Gender equality was one of the important points touched upon by Council President Mario Draghi,, in his first speech to the Senate last February 17. “The mobilization of all the energies of the country in its relaunch cannot ignore the involvement of women. The gender gap in employment rates in Italy remains among the highest in Europe: around 18 points out of a European average of 10. Since the postwar period, the situation has improved considerably, but this increase has not gone hand in hand with a equally evident improvement in the career conditions of women. Italy today has one of the worst wage gaps between genders in Europe, as well as a chronic shortage of women in senior managerial positions ". “True gender equality - he continued - does not mean a pharisaic respect for women's quotas required by law: it requires equal competitive conditions between genders to be guaranteed.
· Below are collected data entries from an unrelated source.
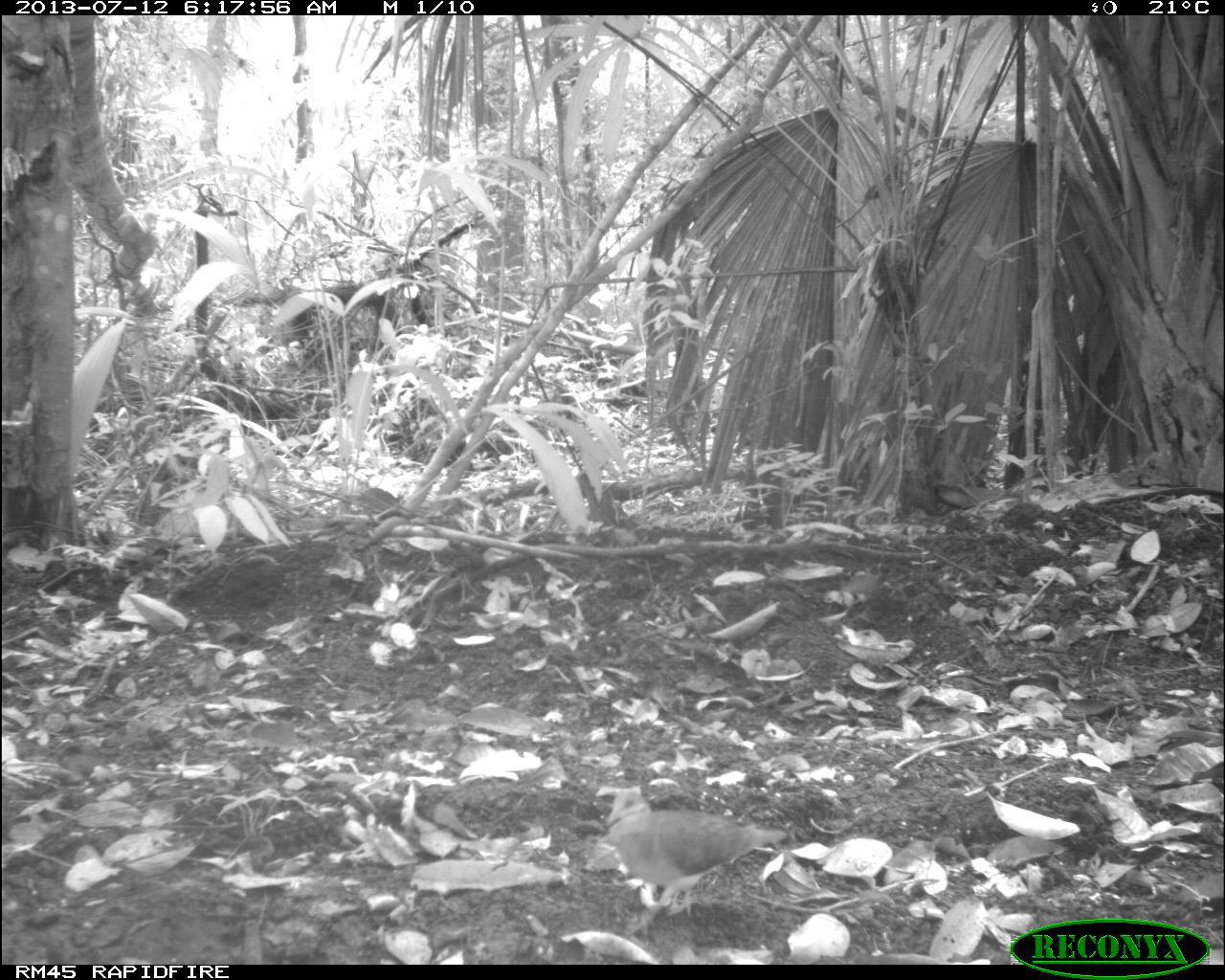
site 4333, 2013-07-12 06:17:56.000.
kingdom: Animalia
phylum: Chordata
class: Aves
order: Columbiformes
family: Columbidae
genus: Geotrygon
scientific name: Geotrygon montana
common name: ruddy quail-dove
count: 1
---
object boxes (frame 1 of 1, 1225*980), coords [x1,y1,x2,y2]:
geotrygon montana: [602,787,788,919]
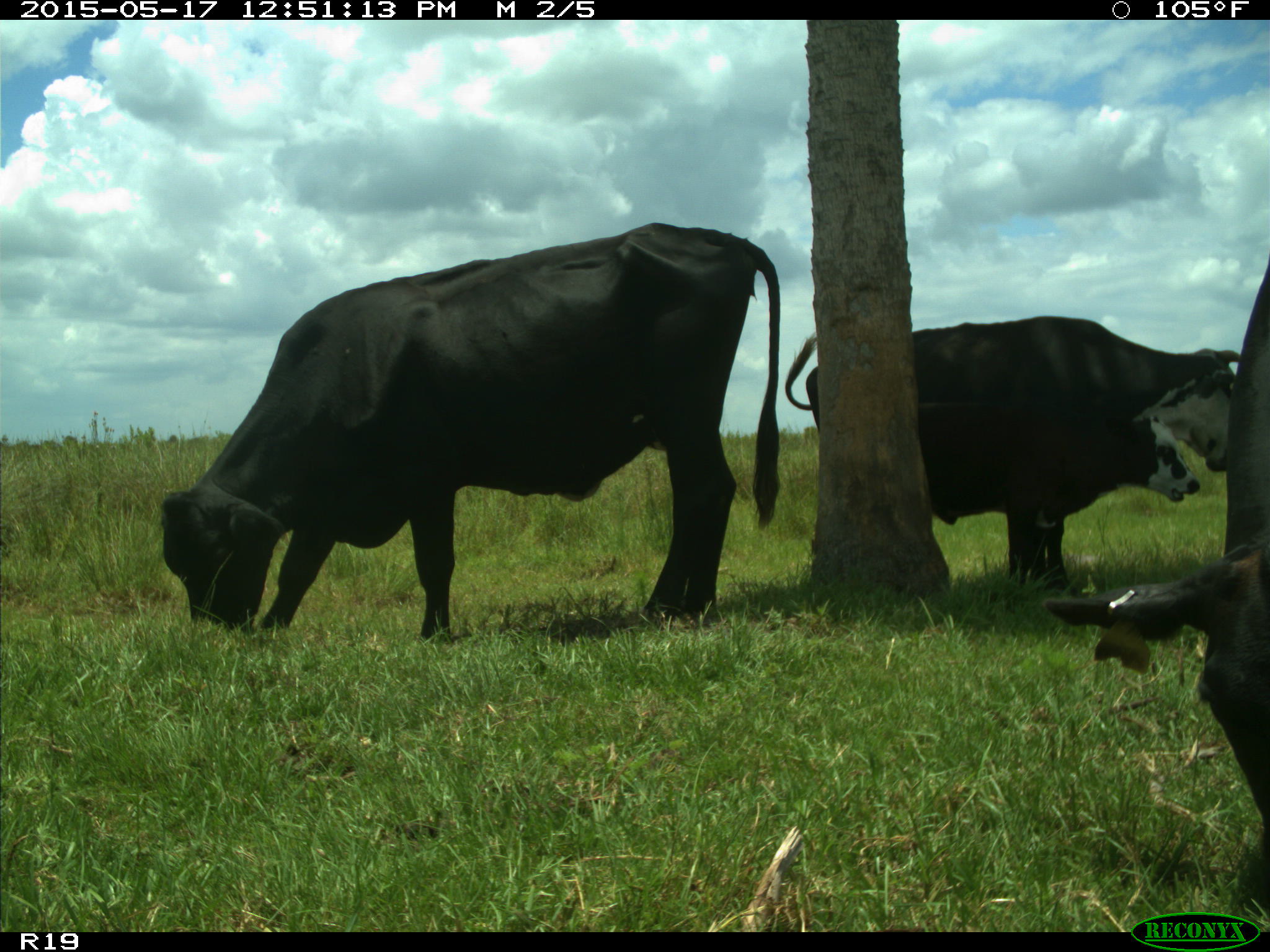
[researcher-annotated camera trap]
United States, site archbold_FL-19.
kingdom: Animalia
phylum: Chordata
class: Mammalia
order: Artiodactyla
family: Bovidae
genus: Bos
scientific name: Bos taurus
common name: domestic cow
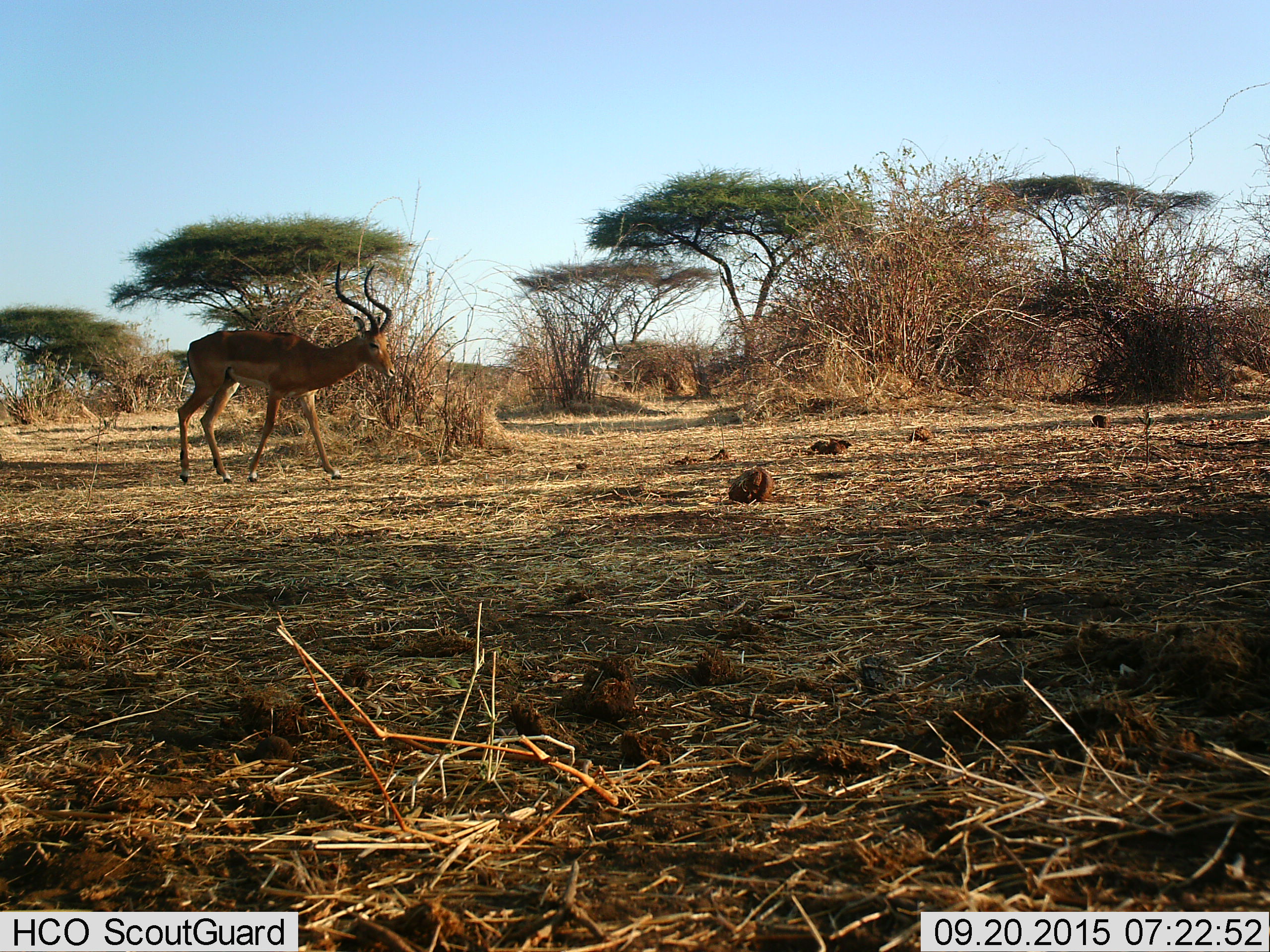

We intend to work in this sense, aiming at a rebalancing of the wage gap and a welfare system that allows women to devote the same energy to their career as their male colleagues, overcoming the choice between family or work ". “Ensuring a level playing field also means - he added - making sure that everyone has equal access to training in those key skills that will increasingly enable them to make a career - digital, technological and environmental.

We therefore intend to invest, economically but above all culturally, so that more and more young women choose to train in the areas on which we intend to relaunch the country. Only in this way will we be able to ensure that the best resources are involved in the development of the country ”, concluded Draghi. What are these areas? The Prime Minister had mentioned them shortly before in his speech: those who focus on key competences in digitization, environment, technology. 

Filling the gender gap is one of the Sustainable Development Goals is a priority, as the United Nations stated, especially in relation to the incidence of women in STEM subjects. And if in the Recovery Fund, in mission 4 dedicated to education and research, there is a chapter dedicated to STEM subjects, what is really needed, in addition to funds, is a radical change of mentality. What is really needed, in addition to funding, is a radical change in mentality. A great deal of work needs to be done, first and foremost by families and teachers, paying attention to the messages conveyed in school textbooks, and dispelling the image of the student who has difficulty with science subjects and the stereotype of the mother at home and the father at work. We need to break down prejudices and clichés; this is the real and difficult challenge we face for future generations.